Problem >>
Write out every record below exactly, leaving the pictures out.

Exercise data >>

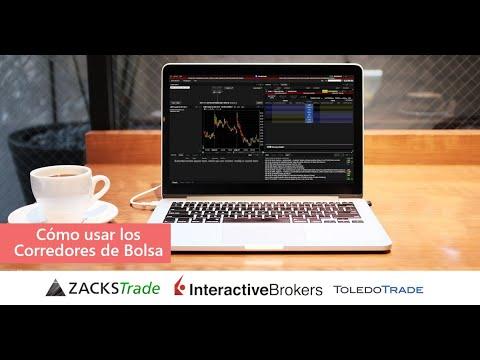 Curso para principiantes -Comenzar a invertir en bolsa - Capítulo 1: Plataforma de Simulación from YouTube · Duration:  6 minutes 3 seconds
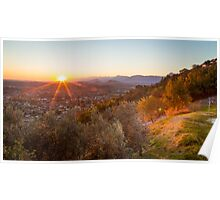 autumn sunset in the italian countryside Poster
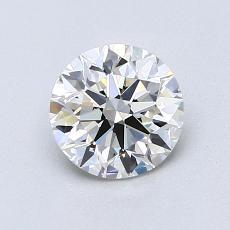 1.01 Carat Redondo Diamond Ideal I VVS2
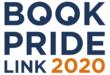 Book Pride Link dal 22 al 25 ottobre: torna la Fiera dell'editoria indipendente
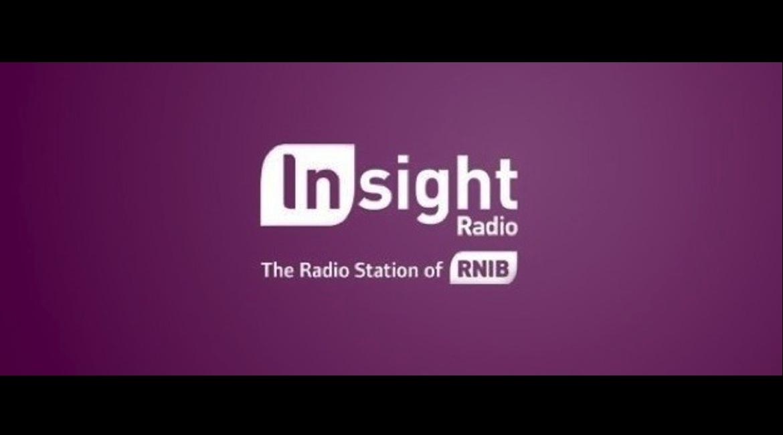 insight_radio_bfc_featured_02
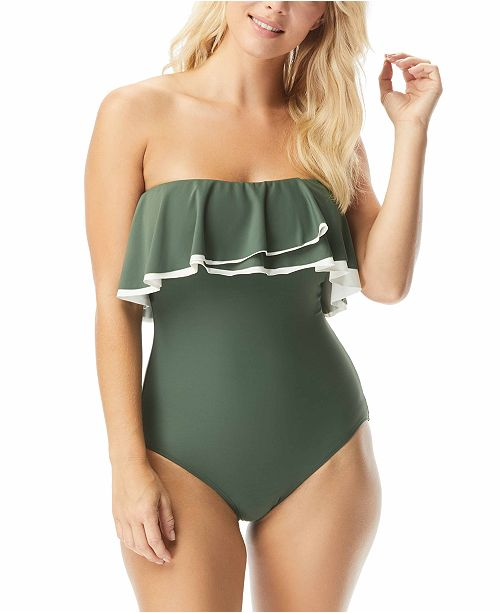 Coco Reef Contours Ruffled Strapless Tummy-Control One-Piece Swimsuit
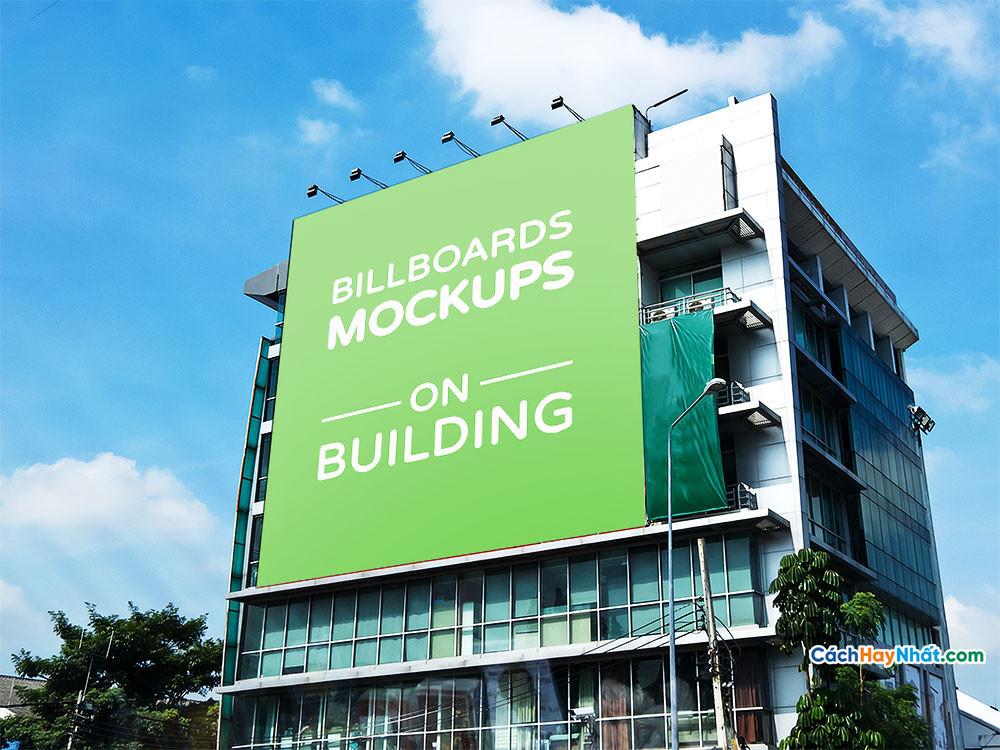 Download File Billboards Mockup on Building PSD Part 02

Result of this exercise >>
 Curso para principiantes -Comenzar a invertir en bolsa - Capítulo 1: Plataforma de Simulación from YouTube · Duration:  6 minutes 3 seconds
 autumn sunset in the italian countryside Poster
 1.01 Carat Redondo Diamond Ideal I VVS2
 Book Pride Link dal 22 al 25 ottobre: torna la Fiera dell'editoria indipendente
 insight_radio_bfc_featured_02
 Coco Reef Contours Ruffled Strapless Tummy-Control One-Piece Swimsuit
 Download File Billboards Mockup on Building PSD Part 02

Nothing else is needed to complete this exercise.